> **PROBLEM TO WORK ON**
Your response is a verbatim copy of the listing, stripped of its images.
-*-*-
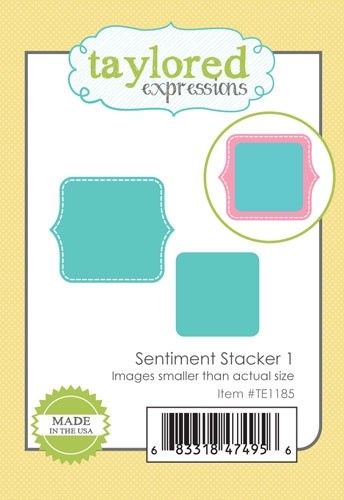 Taylored Expressions - Sentiment Stacker 1 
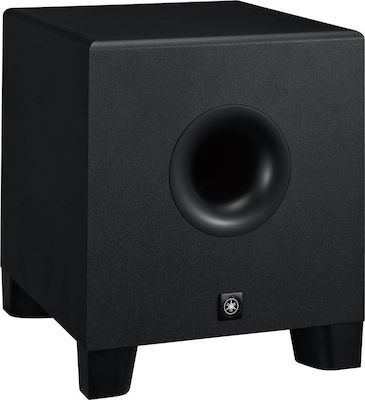 Yamaha HS8S Active Subwoofer with Speaker 8" 150W Black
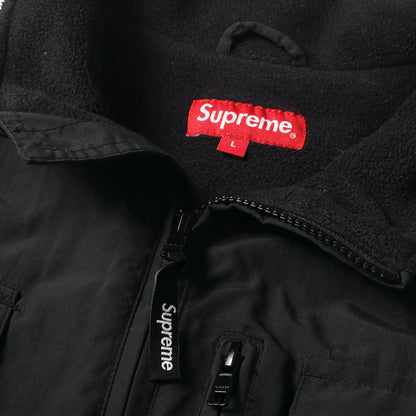 ポーラテックフリース コンビ フィッシング ジャケット(Upland Fleece Jacket)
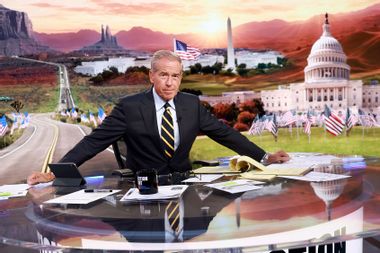 Election Night Live With Brian Williams at Amazon Studios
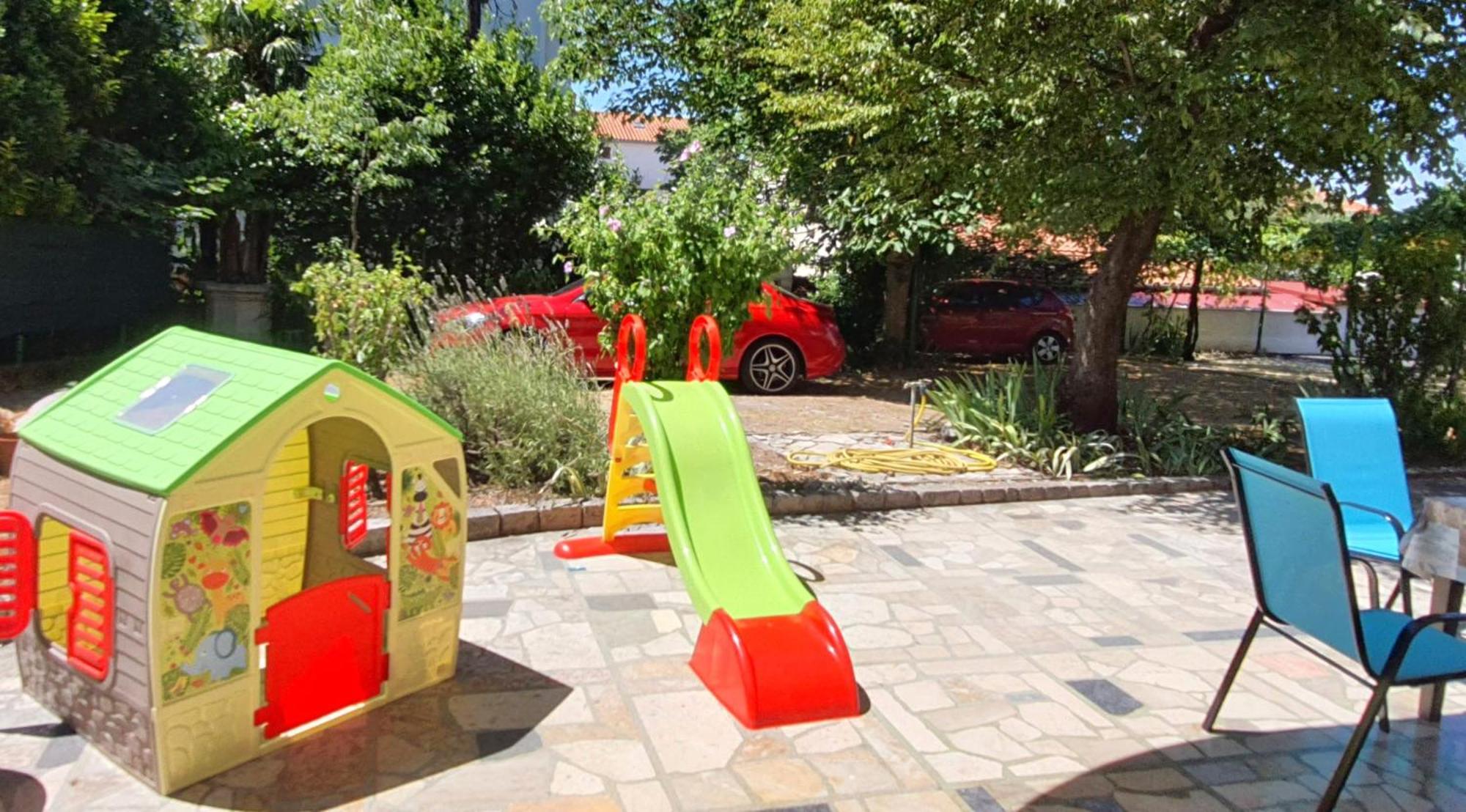 Apartments Crikvenica Megan 1 외부 사진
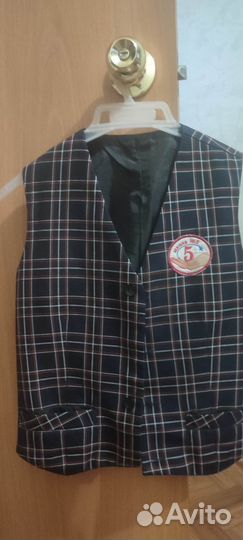 Жилет 5 школа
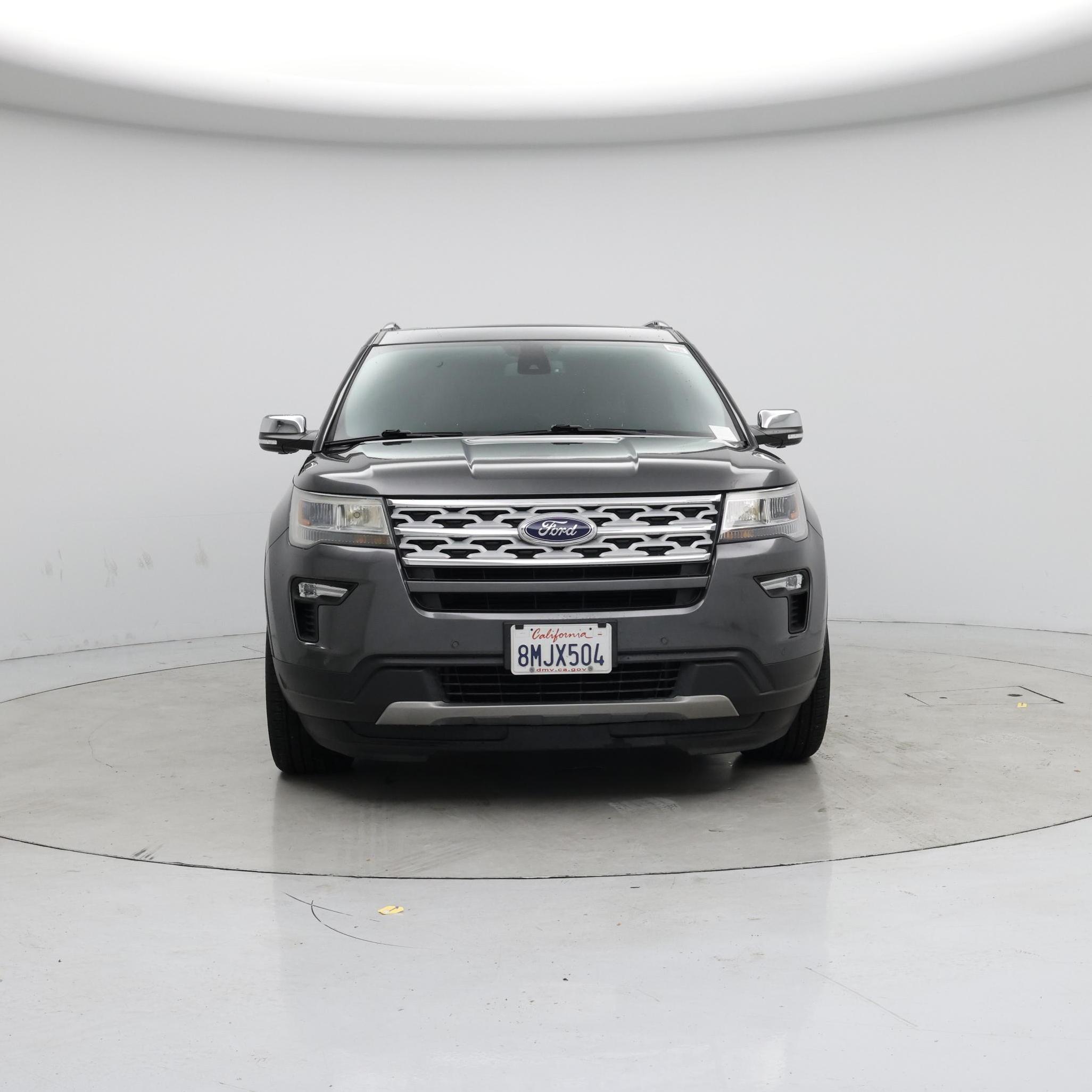 Thumbnail: 2019 Ford Explorer - 5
-*-*-
> **ANSWER TO THIS PROBLEM**
 Taylored Expressions - Sentiment Stacker 1 
 Yamaha HS8S Active Subwoofer with Speaker 8" 150W Black
 ポーラテックフリース コンビ フィッシング ジャケット(Upland Fleece Jacket)
 Election Night Live With Brian Williams at Amazon Studios
 Apartments Crikvenica Megan 1 외부 사진
 Жилет 5 школа
 Thumbnail: 2019 Ford Explorer - 5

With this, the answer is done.